Closed ld-archer closed 3 years ago
After imputing educ, need to run the summary_stats script again to get the updated stats for each input population.
Update
Model has been estimated, and is being loaded by GlobalPreInitializationModule
correctly (I think). However, missing education values are STILL not being imputed correctly. Need to talk to Bryan about what I'm missing, too complicated to explain in an email.

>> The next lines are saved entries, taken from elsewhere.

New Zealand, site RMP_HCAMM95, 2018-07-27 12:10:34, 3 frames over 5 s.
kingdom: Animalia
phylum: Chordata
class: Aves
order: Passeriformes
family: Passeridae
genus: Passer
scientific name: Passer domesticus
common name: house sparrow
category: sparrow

This is caused by a few variables. Firstly, educl is missing over 40,000 data points out of 86,701, so over half the samples could be removed from this one variable. The majority of missing data here (~22,000) is due to the respondent being unmarried at the time of interview. To solve that, we can create an interaction variable for married * educl. The interaction var will have value = 0 if not married, and value = educl if married.
Still not working!!!
SOLVED
Problem: All the missing values in educ that we wanted to impute were set to special missing characters (i.e. .m, .d). These special missing characters are only recognised in Stata, so were showing up as missing in Stata but were not missing in .cpp files. Therefore, when trying to impute educ in the GlobalPreInit module, none of the values were recognised as missing.
Solution: Replace all special missing characters for educ with simple missing (.) at the end of reshape_long.do
Use a regression model to impute missing educ information in GlobalPreInitialization module.
Include information on spouse and parents education (if available) as predictors.